_EXCERPT PROVIDED_.
-- Opening Marker --
A woman with brown hair speaks behind a podium.
Nina de Lacy, MD. Image credit: RAI.

Nina de Lacy, MD, who leads RAI’s Healthcare and Wellness working group, thinks those statewide solutions will have global impact. De Lacy, assistant professor in psychiatry in the Spencer Fox Eccles School of Medicine (SFESOM), sees Utah as a microcosm for some of the most urgent issues in health research, such as how climate change affects health and how to improve health care access for remote communities. 

“Here in the Mountain West, we have a great opportunity to advance solutions to issues that are affecting people all over the planet,” de Lacy says.

Predicting stillbirth risk

Nathan Blue, MD, assistant professor of obstetrics and gynecology in SFESOM, approaches AI from a clinician’s perspective. As an obstetrician specializing in high-risk pregnancies, Blue is deeply familiar with a sobering statistic: 1 in 160 pregnancies end in stillbirth. Delivering a baby early can prevent stillbirth, but it can also lead to infant death due to prematurity, which means that “the holy grail for obstetric decision-making is knowing when to recommend delivery,” Blue says.
-- Closing Marker --
_MATERIAL PROVIDED_.
-- Opening Marker --
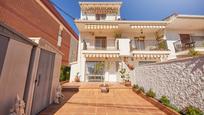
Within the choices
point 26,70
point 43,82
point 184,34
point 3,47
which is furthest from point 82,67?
point 184,34

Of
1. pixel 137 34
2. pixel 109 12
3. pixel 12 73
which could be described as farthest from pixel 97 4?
pixel 12 73

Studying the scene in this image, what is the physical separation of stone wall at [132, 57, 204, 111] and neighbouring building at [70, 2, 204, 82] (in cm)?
931

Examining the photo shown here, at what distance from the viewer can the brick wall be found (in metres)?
15.1

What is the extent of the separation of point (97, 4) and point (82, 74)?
1210 centimetres

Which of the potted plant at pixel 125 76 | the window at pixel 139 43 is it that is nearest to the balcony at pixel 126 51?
the window at pixel 139 43

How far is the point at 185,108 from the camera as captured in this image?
14.9ft

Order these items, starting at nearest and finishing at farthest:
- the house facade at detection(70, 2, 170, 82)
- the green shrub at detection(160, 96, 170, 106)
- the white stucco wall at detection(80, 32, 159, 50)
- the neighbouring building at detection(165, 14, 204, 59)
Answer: the green shrub at detection(160, 96, 170, 106), the neighbouring building at detection(165, 14, 204, 59), the house facade at detection(70, 2, 170, 82), the white stucco wall at detection(80, 32, 159, 50)

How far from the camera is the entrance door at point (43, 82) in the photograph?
4.83 meters

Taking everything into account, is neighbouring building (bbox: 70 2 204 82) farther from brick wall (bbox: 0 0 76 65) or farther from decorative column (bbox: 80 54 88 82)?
brick wall (bbox: 0 0 76 65)

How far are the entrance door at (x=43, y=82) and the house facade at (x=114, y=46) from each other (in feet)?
34.3

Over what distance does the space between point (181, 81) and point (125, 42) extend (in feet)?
41.0

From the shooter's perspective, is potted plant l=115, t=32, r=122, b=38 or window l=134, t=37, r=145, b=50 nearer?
potted plant l=115, t=32, r=122, b=38

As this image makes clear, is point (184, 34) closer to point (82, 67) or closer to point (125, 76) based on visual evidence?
point (125, 76)

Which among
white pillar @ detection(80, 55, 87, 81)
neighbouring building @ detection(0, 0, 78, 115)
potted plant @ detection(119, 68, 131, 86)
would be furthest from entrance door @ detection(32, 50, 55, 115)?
white pillar @ detection(80, 55, 87, 81)
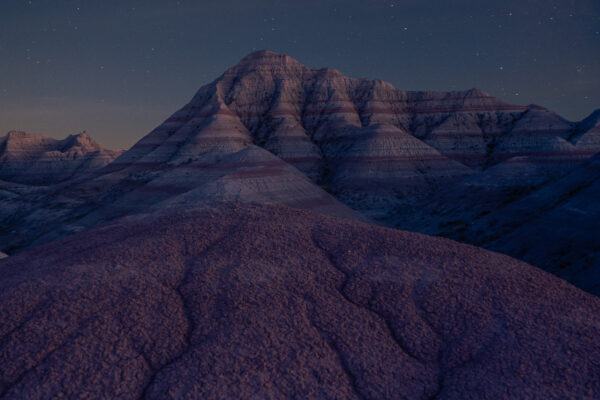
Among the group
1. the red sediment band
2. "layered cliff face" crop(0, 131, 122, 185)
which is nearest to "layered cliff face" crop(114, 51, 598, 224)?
the red sediment band

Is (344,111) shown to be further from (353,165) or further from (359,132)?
(353,165)

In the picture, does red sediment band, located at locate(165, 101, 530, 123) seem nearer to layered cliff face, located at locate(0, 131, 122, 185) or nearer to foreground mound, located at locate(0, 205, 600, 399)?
layered cliff face, located at locate(0, 131, 122, 185)

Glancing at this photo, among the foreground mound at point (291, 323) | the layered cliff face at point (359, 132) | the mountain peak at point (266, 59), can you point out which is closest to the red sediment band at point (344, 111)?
the layered cliff face at point (359, 132)

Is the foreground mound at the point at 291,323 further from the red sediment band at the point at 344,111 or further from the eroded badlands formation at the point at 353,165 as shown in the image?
the red sediment band at the point at 344,111

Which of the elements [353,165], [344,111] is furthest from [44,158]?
[353,165]

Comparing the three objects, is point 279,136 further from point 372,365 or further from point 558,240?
point 372,365

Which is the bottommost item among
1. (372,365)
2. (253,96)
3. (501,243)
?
(501,243)

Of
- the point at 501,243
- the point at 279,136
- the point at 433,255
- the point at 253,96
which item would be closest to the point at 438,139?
the point at 279,136
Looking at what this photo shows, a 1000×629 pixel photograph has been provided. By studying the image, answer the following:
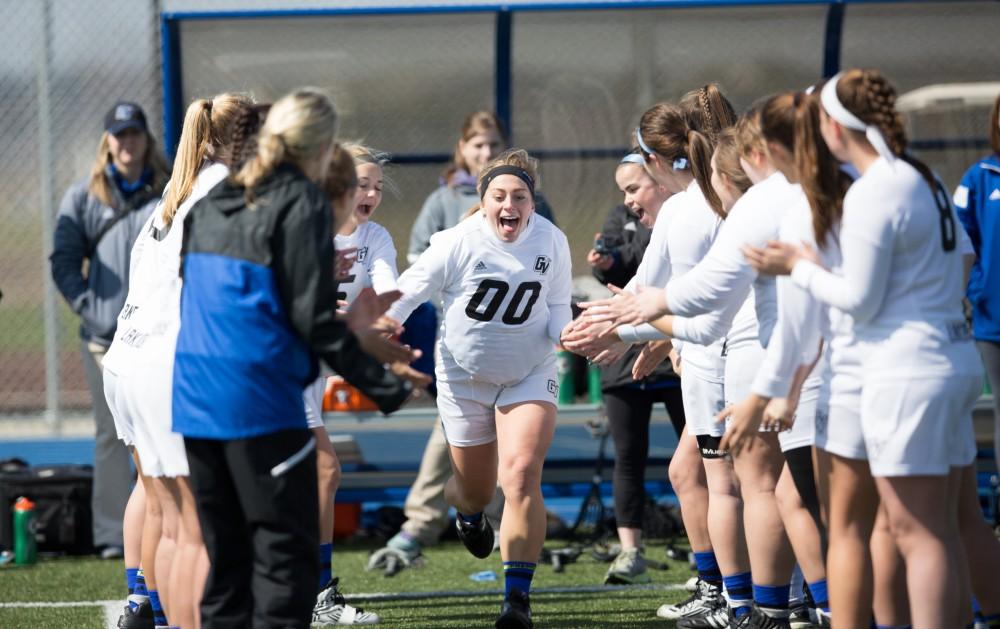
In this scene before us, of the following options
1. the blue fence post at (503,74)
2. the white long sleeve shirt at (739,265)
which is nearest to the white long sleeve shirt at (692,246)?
the white long sleeve shirt at (739,265)

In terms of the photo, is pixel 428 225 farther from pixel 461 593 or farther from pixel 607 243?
pixel 461 593

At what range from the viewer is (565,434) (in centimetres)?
921

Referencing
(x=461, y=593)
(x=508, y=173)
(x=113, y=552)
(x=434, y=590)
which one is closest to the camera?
(x=508, y=173)

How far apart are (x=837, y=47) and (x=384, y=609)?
15.3 ft

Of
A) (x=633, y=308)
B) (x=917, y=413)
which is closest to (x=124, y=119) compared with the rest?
(x=633, y=308)

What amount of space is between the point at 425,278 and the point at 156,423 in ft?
5.47

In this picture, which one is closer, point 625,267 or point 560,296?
point 560,296

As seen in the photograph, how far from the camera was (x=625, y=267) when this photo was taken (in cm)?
707

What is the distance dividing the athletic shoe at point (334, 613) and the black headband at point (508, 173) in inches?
69.3

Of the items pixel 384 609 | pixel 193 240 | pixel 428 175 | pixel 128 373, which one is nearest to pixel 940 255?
pixel 193 240

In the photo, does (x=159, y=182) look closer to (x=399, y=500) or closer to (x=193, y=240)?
(x=399, y=500)

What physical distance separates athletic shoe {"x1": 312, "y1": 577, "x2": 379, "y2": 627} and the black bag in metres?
2.61

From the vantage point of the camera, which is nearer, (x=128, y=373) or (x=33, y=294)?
(x=128, y=373)

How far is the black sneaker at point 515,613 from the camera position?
5.27 meters
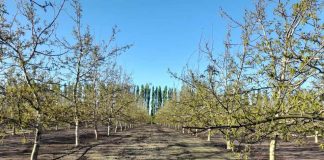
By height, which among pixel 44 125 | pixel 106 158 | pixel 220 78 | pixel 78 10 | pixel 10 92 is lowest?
pixel 106 158

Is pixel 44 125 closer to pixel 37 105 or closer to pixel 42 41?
pixel 37 105

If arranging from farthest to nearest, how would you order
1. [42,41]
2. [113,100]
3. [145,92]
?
1. [145,92]
2. [113,100]
3. [42,41]

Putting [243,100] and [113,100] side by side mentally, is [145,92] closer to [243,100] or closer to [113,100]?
[113,100]

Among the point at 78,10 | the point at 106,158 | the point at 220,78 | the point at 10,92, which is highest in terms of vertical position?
the point at 78,10

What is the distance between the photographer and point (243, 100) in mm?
8750

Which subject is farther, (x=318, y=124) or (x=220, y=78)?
(x=220, y=78)

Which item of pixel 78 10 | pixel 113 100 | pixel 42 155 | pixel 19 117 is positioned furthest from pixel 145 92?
pixel 19 117

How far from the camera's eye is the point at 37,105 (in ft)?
46.9

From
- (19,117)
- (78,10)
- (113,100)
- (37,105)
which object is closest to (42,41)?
(37,105)

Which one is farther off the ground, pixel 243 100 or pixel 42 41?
pixel 42 41

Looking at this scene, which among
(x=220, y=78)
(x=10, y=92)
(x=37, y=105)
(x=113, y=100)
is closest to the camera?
(x=10, y=92)

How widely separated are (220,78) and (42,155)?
12.7 metres

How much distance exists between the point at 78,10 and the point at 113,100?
16537 millimetres

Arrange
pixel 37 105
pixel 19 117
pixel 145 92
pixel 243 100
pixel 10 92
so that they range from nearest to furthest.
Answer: pixel 243 100
pixel 10 92
pixel 19 117
pixel 37 105
pixel 145 92
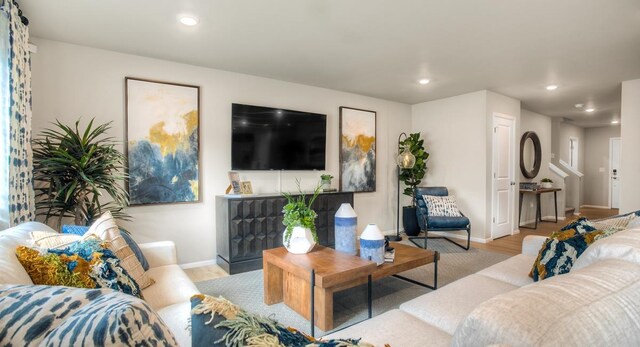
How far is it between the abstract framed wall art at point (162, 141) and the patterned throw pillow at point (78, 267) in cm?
213

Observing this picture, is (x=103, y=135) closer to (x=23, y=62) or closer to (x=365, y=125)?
(x=23, y=62)

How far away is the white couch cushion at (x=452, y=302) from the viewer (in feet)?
4.88

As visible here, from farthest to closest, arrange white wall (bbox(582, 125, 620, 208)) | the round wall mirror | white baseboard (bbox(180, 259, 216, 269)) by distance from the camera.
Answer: white wall (bbox(582, 125, 620, 208)) → the round wall mirror → white baseboard (bbox(180, 259, 216, 269))

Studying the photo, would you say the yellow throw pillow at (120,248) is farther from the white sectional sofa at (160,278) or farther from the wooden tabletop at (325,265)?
the wooden tabletop at (325,265)

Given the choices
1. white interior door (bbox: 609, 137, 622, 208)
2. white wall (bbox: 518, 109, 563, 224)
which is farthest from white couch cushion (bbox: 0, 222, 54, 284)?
white interior door (bbox: 609, 137, 622, 208)

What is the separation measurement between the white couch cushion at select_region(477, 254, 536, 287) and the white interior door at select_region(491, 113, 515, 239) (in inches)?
122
-- Closing Marker --
_EXPLORE THE MATERIAL_.
**1.** According to the excerpt above, why does Blue call knowing when to recommend delivery "the holy grail for obstetric decision-making"? Answer in one to three sentences.
**2.** Transcribe the passage from the excerpt above, starting with "Nina de Lacy, MD, who" and going on through "de Lacy says.".
**3.** In the excerpt above, how many pregnancies end in stillbirth?

_TASK RESULTS_.
**1.** Delivering a baby early can prevent stillbirth, but it can also lead to infant death due to prematurity. The timing of delivery therefore weighs one risk against the other.

**2.**
Nina de Lacy, MD, who leads RAI’s Healthcare and Wellness working group, thinks those statewide solutions will have global impact. De Lacy, assistant professor in psychiatry in the Spencer Fox Eccles School of Medicine (SFESOM), sees Utah as a microcosm for some of the most urgent issues in health research, such as how climate change affects health and how to improve health care access for remote communities. 

“Here in the Mountain West, we have a great opportunity to advance solutions to issues that are affecting people all over the planet,” de Lacy says.

**3.** 1 in 160 pregnancies end in stillbirth.